◆ WHAT THE EXERCISE ASKS
Render every line of the data below as a numbered list, skipping any blank lines. Leave the pictures out of your answer.
EXERCISE MATERIAL Start Marker
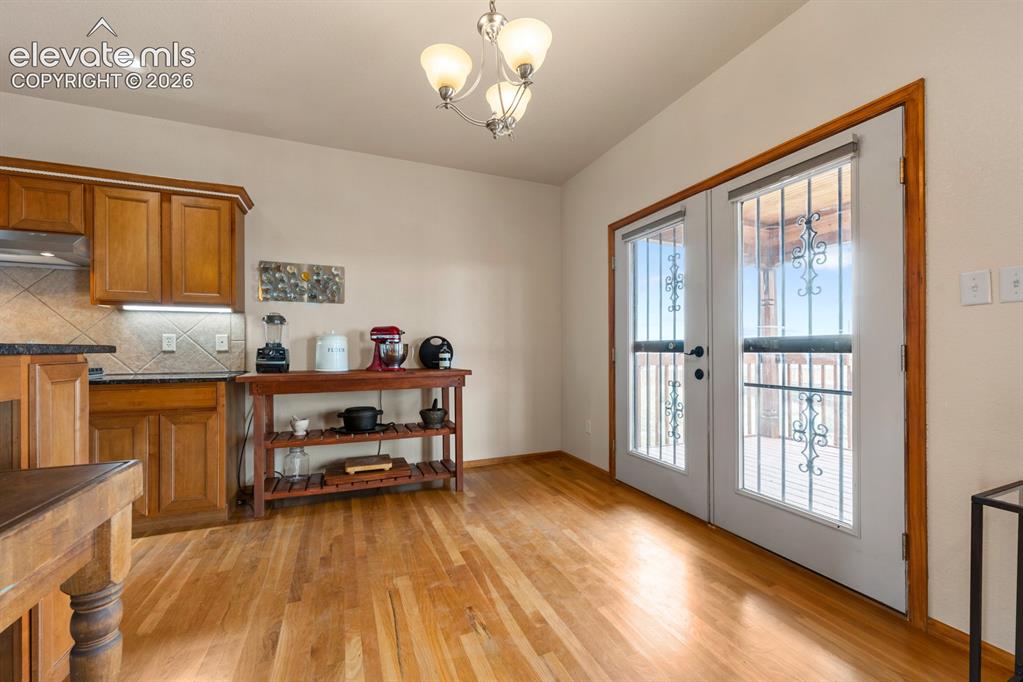 Image 17 of 50: Back of the home faces east.  Perch your living room or morning coffee look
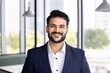 © fizkes - Young Indian male project leader dressed in formal suit posing in modern coworking, looking at camera with smile, exudes success and professionalism, office portrait. Career, achievements, leadership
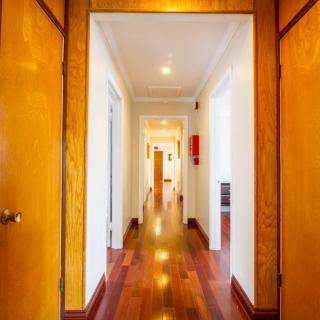 A brightly lit hallway with wooden floors and multiple doors.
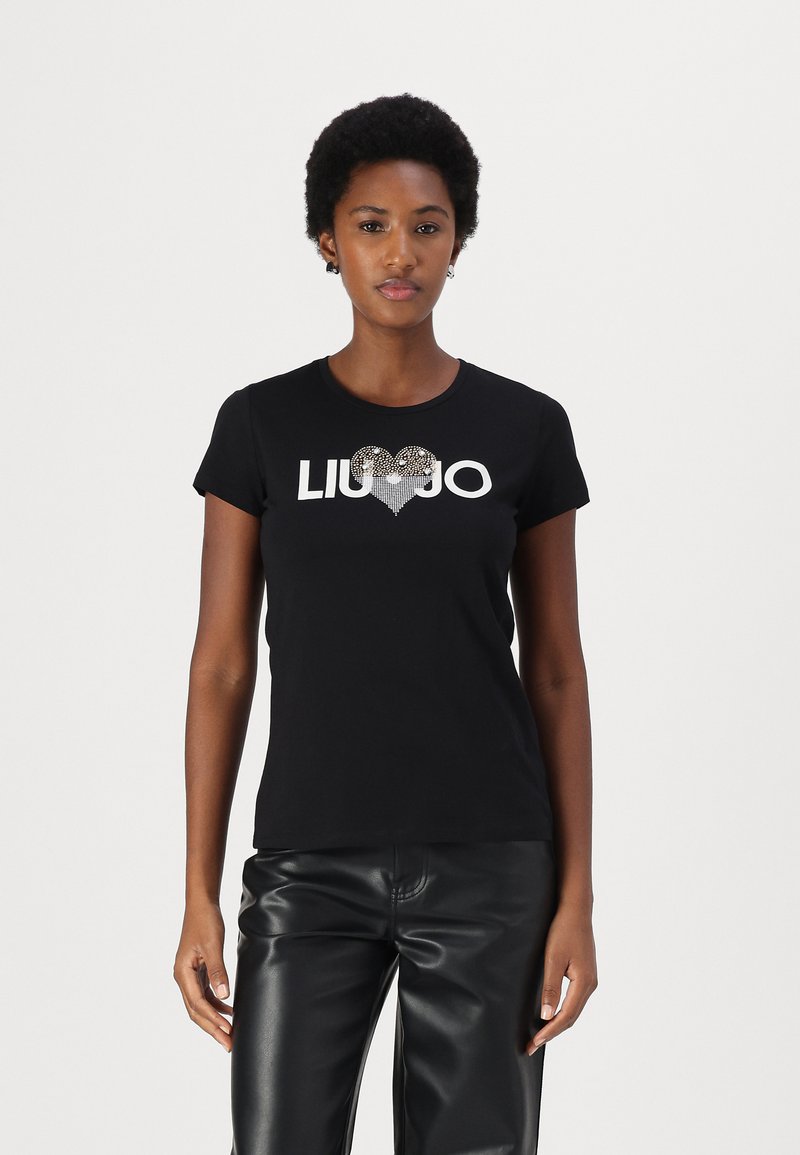 Mustat t-paidat, joissa on lyhyet hihat, ja joissa on hopeinen "LIU JO" -logo ja sydämen muotoilu, jotka on koristeltu strasseilla. Yhdistetty mustiin nahkahousuihin.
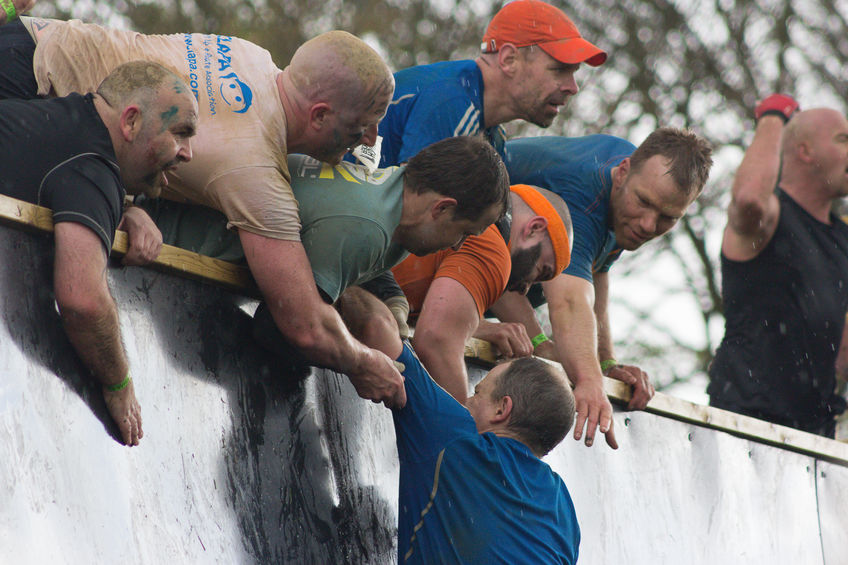 Friends help teammate over and obstacle in UK tough mudder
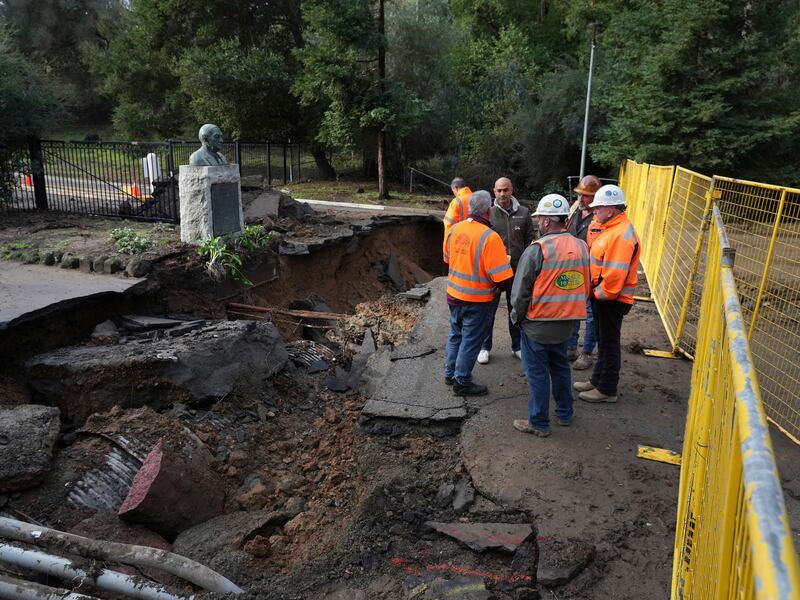 Construction workers take in a road washed away by flooding at the Oakland Zoo in Oakland, California on January 3rd. Photograph: Jim Wilson/The New York Times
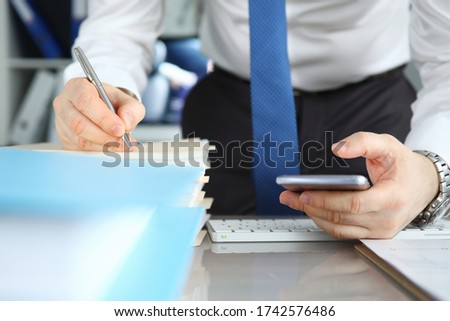 Businessman signs stack documents in table office. Man created workplace at home during quarantine. Simplification procedure for signing documents during self-isolation. Ability to quickly sign
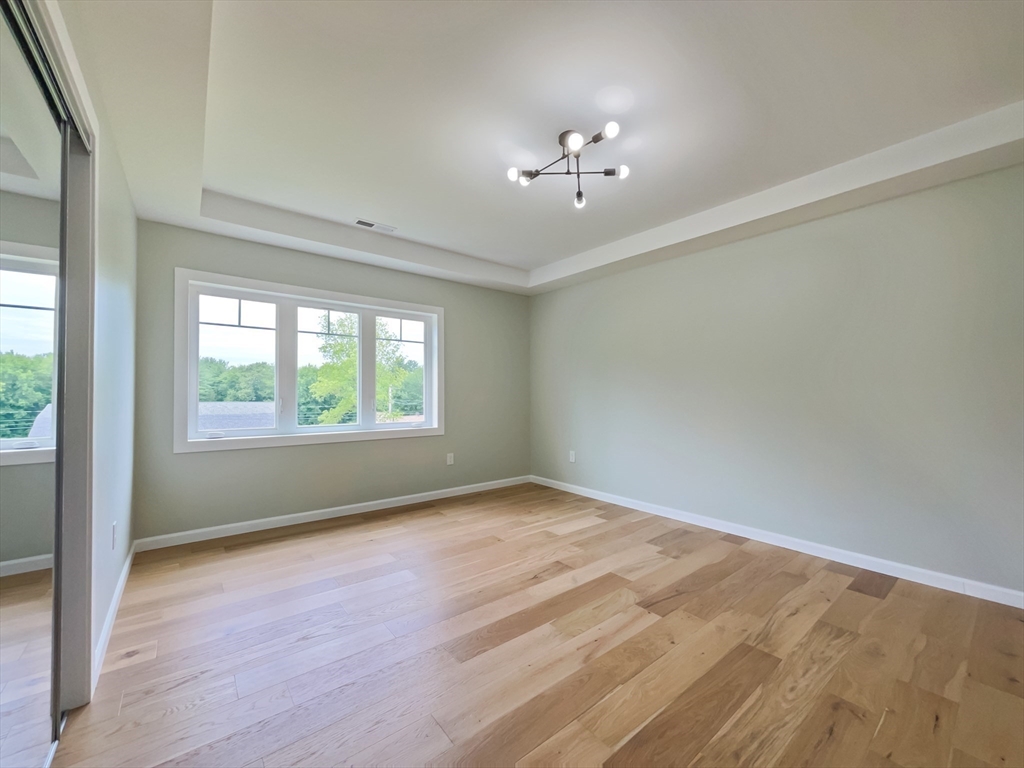 101 N Road Westfield, MA 01085 - Photo 33 of 40 a view of an empty room with a window and wooden floor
EXERCISE MATERIAL End Marker
◆ YOUR SOLUTION
1.  Image 17 of 50: Back of the home faces east.  Perch your living room or morning coffee look
2.  © fizkes - Young Indian male project leader dressed in formal suit posing in modern coworking, looking at camera with smile, exudes success and professionalism, office portrait. Career, achievements, leadership
3.  A brightly lit hallway with wooden floors and multiple doors.
4.  Mustat t-paidat, joissa on lyhyet hihat, ja joissa on hopeinen "LIU JO" -logo ja sydämen muotoilu, jotka on koristeltu strasseilla. Yhdistetty mustiin nahkahousuihin.
5.  Friends help teammate over and obstacle in UK tough mudder
6.  Construction workers take in a road washed away by flooding at the Oakland Zoo in Oakland, California on January 3rd. Photograph: Jim Wilson/The New York Times
7.  Businessman signs stack documents in table office. Man created workplace at home during quarantine. Simplification procedure for signing documents during self-isolation. Ability to quickly sign
8.  101 N Road Westfield, MA 01085 - Photo 33 of 40 a view of an empty room with a window and wooden floor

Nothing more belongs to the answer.